Arthur encaissa sa diatribe sans ciller, bien qu'il bouille de colère. Lance se perdait en digressions hasardeuses. Il en revenait sans cesse aux problèmes personnels d'Arthur, problèmes que le premier concerné avait déjà relégués au second plan. Sa priorité actuelle était la surveillance de Meredith. Lance n'était qu'un élément perturbateur qui ne ferait que le déconcentrer. Arthur s'en sortait très bien seul.
- Aurais-je perdu ta confiance au cours des derniers mois ? J'ai mené Meredith à bon port jusqu'ici, et la route n'est plus bien longue. Attends que nous soyons arrivés pour me faire part de toutes mes erreurs durant ce voyage.
- Il ne s'agit pas de tes erreurs, il s'agit de ton comportement !
- Ce n'est pas le plus important en ce moment. Je ne perdrai pas plus de temps à me disputer avec toi pour de pareilles broutilles. Accompagne-moi si ça te chante, mais ne t'avise pas de me traîner dans les pattes.
Sur ces rudes paroles, Arthur enfourcha la selle et balaya les autres guerriers d'un regard conquérant. Owen, intimidé, baissa les yeux.
- Reprenons la route, dit Arthur. Nous ne sommes plus très loin.
- Et les autres ? répliqua Karo.
- Hardiel peut-il s'en charger ? dit Arthur à Gawain, de telle sorte que sa question ressemble plus à un ordre.
Gawain hocha la tête.
- Considère que c'est déjà fait, répondit tranquillement le guerrier, avant de siffler son faucon.
L'animal répondit d'un cri perçant et Arthur leva la tête, sans parvenir à le voir. Dans un ciel aussi cotonneux qu'un nuage de lait, l'oiseau blanc était parfaitement invisible. Ce ne fut que lorsqu'il dépassa la ligne d'horizon qu'Arthur l'aperçut, tache blanche dans un océan d'herbe verte houleuse.
Hardiel fondit sur la troupe d'hommes. Arthur surprit le regard admiratif que Meredith portait sur l'animal, et se tendit. Chacun de ses gestes, chaque chose à laquelle elle accordait un tant soit peu d'attention était pour lui susceptible de lui servir comme arme. Qui savait si elle était capable de manipuler le faucon de Gawain ? Il aurait dû lui bander les yeux.

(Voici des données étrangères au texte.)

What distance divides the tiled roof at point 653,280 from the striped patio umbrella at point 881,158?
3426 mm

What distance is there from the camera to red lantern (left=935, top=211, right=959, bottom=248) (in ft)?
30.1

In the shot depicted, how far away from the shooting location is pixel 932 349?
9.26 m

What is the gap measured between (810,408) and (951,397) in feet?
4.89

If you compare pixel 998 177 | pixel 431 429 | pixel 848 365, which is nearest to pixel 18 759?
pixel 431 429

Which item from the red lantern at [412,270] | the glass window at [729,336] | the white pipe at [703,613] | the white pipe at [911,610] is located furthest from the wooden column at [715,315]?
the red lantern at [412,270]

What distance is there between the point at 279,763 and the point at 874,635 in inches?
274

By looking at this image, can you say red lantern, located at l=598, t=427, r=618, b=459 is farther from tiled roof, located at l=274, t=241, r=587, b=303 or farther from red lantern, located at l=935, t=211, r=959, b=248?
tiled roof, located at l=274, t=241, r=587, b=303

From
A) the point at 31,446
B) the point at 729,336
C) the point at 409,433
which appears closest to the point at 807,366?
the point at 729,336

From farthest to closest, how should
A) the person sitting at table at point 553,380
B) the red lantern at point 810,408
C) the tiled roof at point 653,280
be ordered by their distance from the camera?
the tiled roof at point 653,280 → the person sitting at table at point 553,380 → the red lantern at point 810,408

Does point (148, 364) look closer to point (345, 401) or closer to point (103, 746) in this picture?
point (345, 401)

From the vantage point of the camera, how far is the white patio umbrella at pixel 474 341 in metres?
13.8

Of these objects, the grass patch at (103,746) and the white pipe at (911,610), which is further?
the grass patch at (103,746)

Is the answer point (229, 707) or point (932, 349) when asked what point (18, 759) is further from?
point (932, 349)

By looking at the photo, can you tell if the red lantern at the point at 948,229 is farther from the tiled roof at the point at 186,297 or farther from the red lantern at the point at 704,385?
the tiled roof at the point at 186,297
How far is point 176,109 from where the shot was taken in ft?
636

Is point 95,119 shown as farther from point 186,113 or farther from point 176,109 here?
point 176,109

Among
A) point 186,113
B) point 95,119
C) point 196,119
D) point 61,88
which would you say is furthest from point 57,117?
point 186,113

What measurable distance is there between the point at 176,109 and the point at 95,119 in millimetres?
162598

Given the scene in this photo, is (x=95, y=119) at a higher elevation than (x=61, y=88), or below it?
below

L'oiseau immaculé se posa agilement sur le gant dressé de Galahad, qui le caressa du pouce. Meredith détourna les yeux et croisa le regard accusateur d'Arthur. L'échange visuel, même s'il ne dura qu'une fraction de seconde, était tellement électrique que le chef du Cercle vit distinctement la Dame Blanche tressaillir. Elle se crispa en fixant ses pieds, et Arthur réalisa que sa main s'était tendue sur la garde de son glaive. Il le lâcha comme si elle l'avait brûlée, en s'admonestant intérieurement.
- Lance, appela-t-il abruptement.
- Quand tu veux, répondit le guerrier d'un ton remarquablement mesuré.
Au même moment, Gawain glissait dans un minuscule tube attaché à la patte de Hardiel un rouleau miniaturisé. Il brandit le poing et l'oiseau battit des ailes, profitant de son élan pour fuser vers les nuages. Il mit cap à l'est, d'où venaient les guerriers, et où se trouvait encore l'arrière-garde.
- Bien. À présent, avançons. Il nous reste du chemin à parcourir avant d'atteindre notre destination.